Task prompt →
Using the word "site" as the filter, copy each matching line from the records.

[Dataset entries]
********

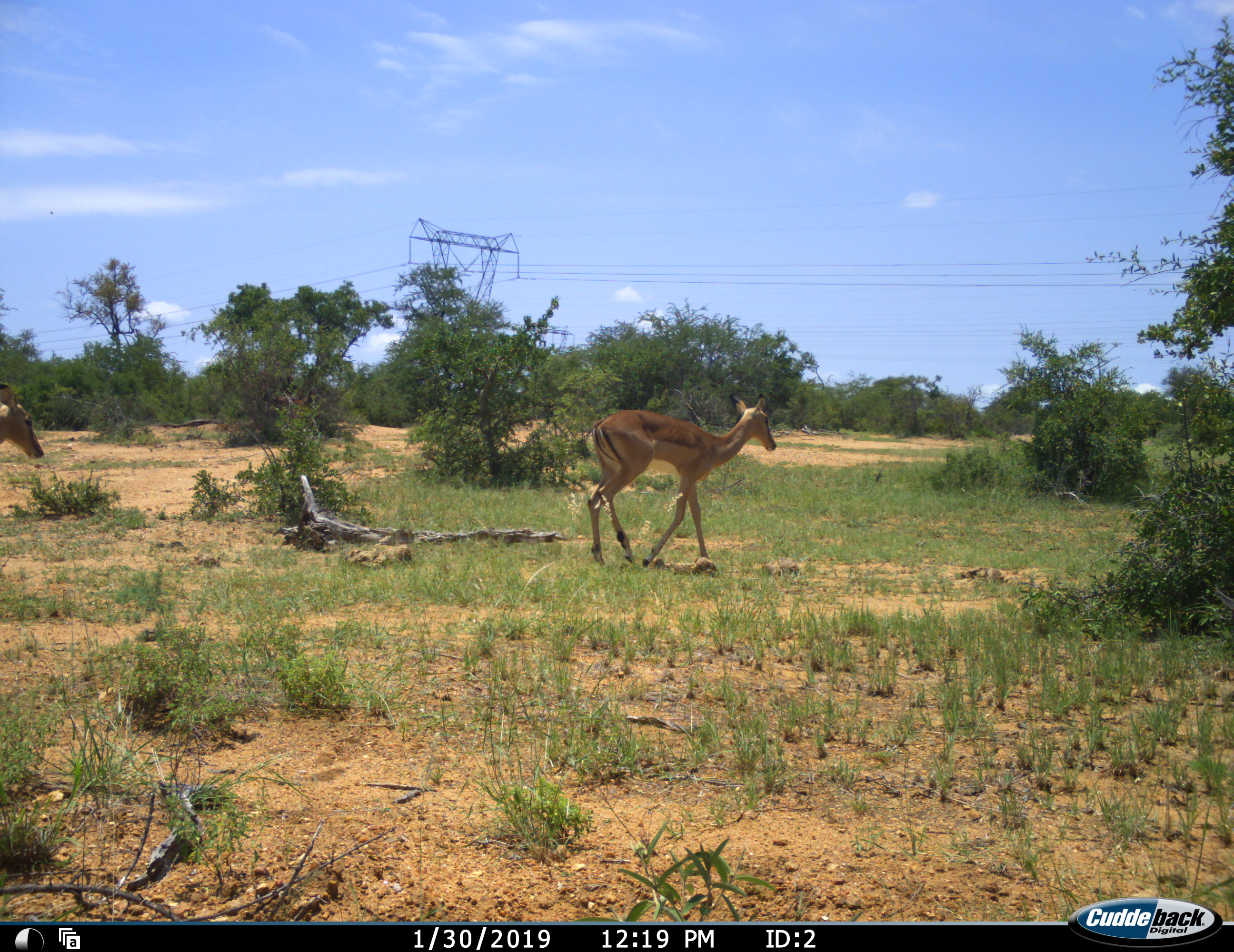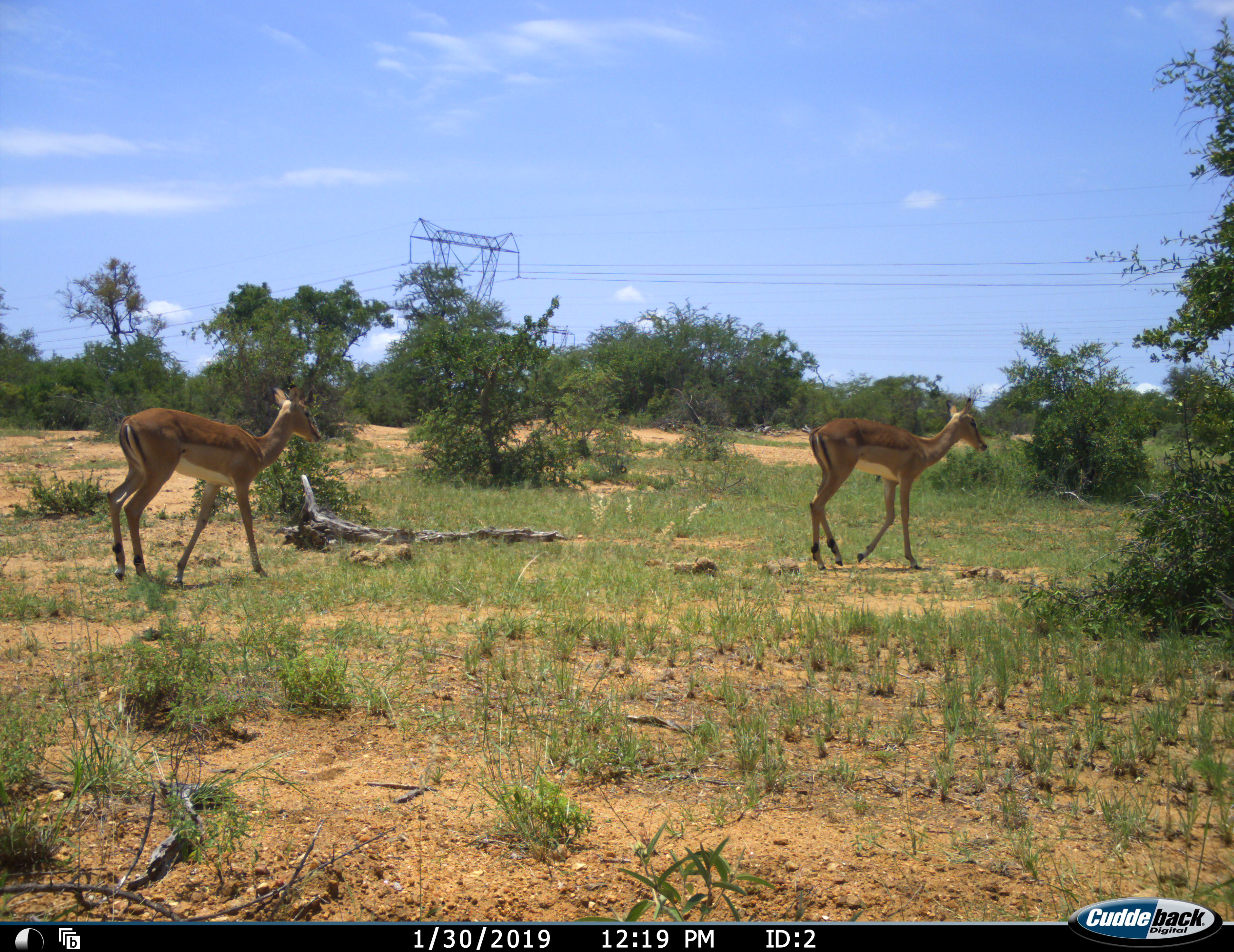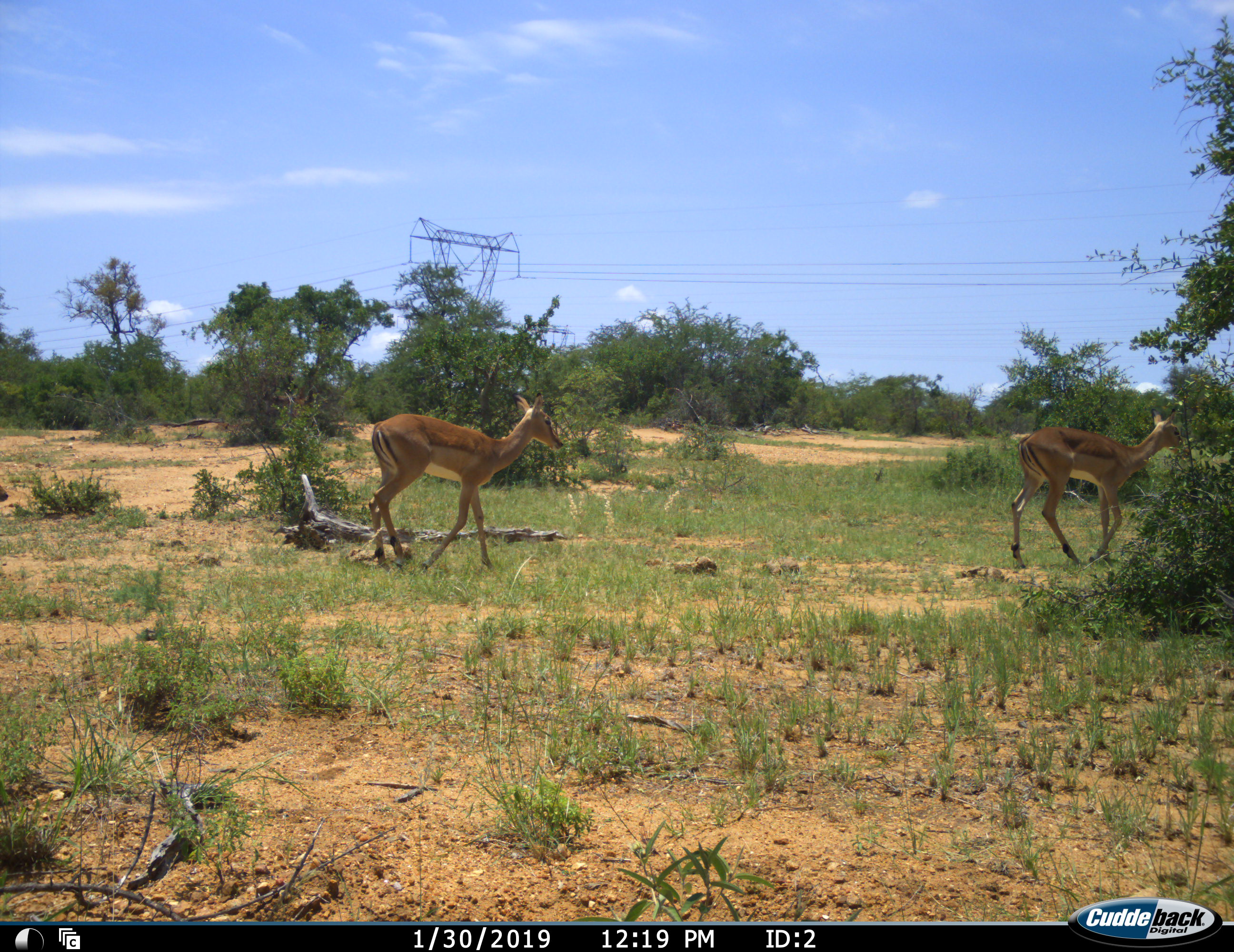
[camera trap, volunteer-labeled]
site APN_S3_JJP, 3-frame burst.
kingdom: Animalia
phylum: Chordata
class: Mammalia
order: Artiodactyla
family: Bovidae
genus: Aepyceros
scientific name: Aepyceros melampus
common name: impala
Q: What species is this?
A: Impala (Aepyceros melampus).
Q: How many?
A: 2.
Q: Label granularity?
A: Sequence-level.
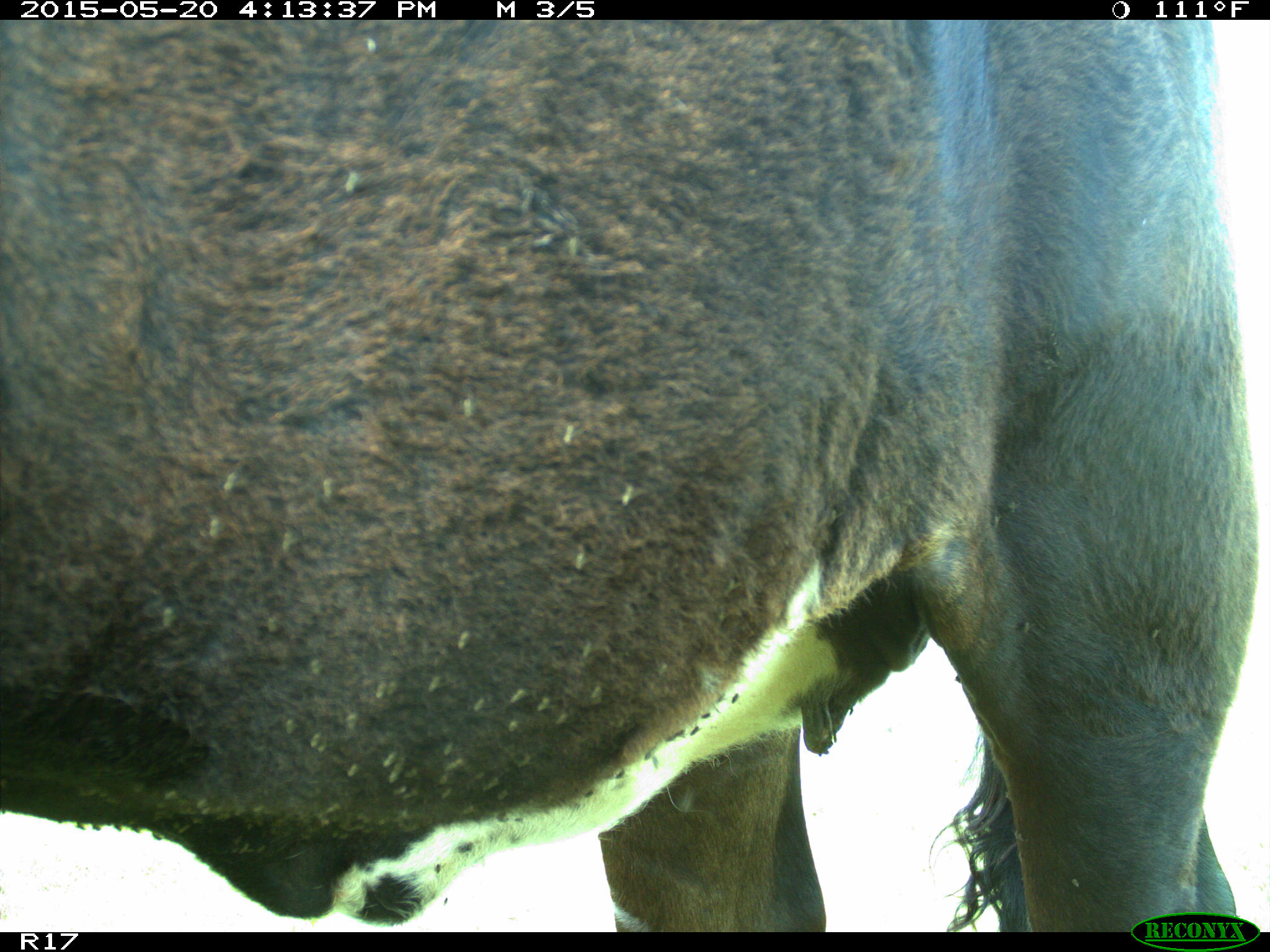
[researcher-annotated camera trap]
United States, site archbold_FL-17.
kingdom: Animalia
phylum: Chordata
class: Mammalia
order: Artiodactyla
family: Bovidae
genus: Bos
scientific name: Bos taurus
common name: domestic cow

********

Output for this task →
site APN_S3_JJP, 3-frame burst.
United States, site archbold_FL-17.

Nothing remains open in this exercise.